EXERCISE OBJECTIVE:
Pick up the forum thread on whether news media made up their election poll results and continue it after the last sentence shown.

EXTRACT TO READ:

Did news media make up their poll results about election?

Discussion in 'Elections & Campaigns' started by sara20, Feb 17, 2017.

  1. sara20

    sara20 New Member

    Joined:
    Feb 17, 2017
    Messages:
    3
    Likes Received:
    0
    Trophy Points:
    0
    I don't feel like we ever got a straight answer from the media about why their poll results were so wrong about who would win the election. Some claimed it was due to them polling the wrong people, but why did fox news (pro trump) polls also show Hillary winning by a large margin? It makes me wonder if they were just making up the results. What do you think?
     
  2. Pycckia

    Pycckia Well-Known Member

    Joined:
    Sep 2, 2015
    Messages:
    18,269
    Likes Received:
    6,061
    Trophy Points:
    113
    Gender:
    Male
    They certainly just didn't make up the results. The results were gathered by reputable pollsters who base their reputation (and fees) on their accuracy.

    I think that the results were skewed because people lie to pollsters. The MSM were excoriating Trump so much people were reluctant to tell the pollsters the truth. The polls were also wrong on Brexit. The secret ballot is a huge thorn in the side of liberals.
     
  3. dbldrew

    dbldrew Well-Known Member

    Joined:
    Dec 28, 2013
    Messages:
    1,813
    Likes Received:
    1,015
    Trophy Points:
    113
    It's because today's liberals can't have a debate anymore. If a liberal disagrees with you your just labeled a racist, or islamaphobe, or xenophobe, etc.. most people don't want to deal with the being labeled, so they just lie to the pollsters

    Sent from my Z988 using Tapatalk
     
  4. Cal-Pak

    Cal-Pak Active Member

    Joined:
    Dec 5, 2006
    Messages:
    815
    Likes Received:
    243
    Trophy Points:
    43
    Because Trump was right.
    There was massive voter fraud in this election.
    All you have to do is change a few voting districts in a few states to change the electoral college outcome.
    And the person the the polls say will win, loses.
    A swing of 75,000 votes in just 3 states and every poll would be correct.
    Clinton wins popular vote by over 2.5 million and wins the electoral college by 273 to 258.
    And nobody would think anything about the polls.

    I would really like to see an investigation into voter fraud in the Blue wall of states Clinton supposedly had.
    Did she really lose them? We now know the Russians were actively working to affect the outcome of the election.
    Just how far did they go?
     
  5. Steady Pie

    Steady Pie Well-Known Member Past Donor

    Joined:
    Oct 15, 2012
    Messages:
    24,509
    Likes Received:
    7,248
    Trophy Points:
    113
    Gender:
    Male
    No President has ever got 50% of the nation's population to vote for him. If that's the bar for a mandate as indicated in your sig then nobody has ever had one.

DATA SEGMENT:

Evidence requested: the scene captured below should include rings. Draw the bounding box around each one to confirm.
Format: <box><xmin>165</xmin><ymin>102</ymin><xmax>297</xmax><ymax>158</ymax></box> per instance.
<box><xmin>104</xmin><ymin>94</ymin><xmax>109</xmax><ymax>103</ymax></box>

RESULT FOR THIS TASK:
    I think it's important we base our opinions on election rigging on hard evidence. To my knowledge absolutely nobody anywhere is accusing Russia of hacking ballots or compromising machines. Just that they made certain facts available to the voter which caused that voter to vote for Trump.

    The popular vote is as relevant as the potato vote. It has no constitutional meaning at all. Nor is this something unique to the US, as I have been pointing out since Nov 9. For instance, Bob Hawke lost the 1990 Australian Federal election, his opponent got 50.10% of the vote. Yet he still won the election because his party won a majority of seats in Parliament.

    Parliament is the electoral college in majoritarian political systems such as Australia, the UK, Canada, etc. But in the US you have a strong separation of the legislative and executive branches, so Congress does not select the President, a mirror of it does: the electoral college. This achieves basically the same result but keeps the President separate to the legislature.

    Can we please end this popular vote nonsense now?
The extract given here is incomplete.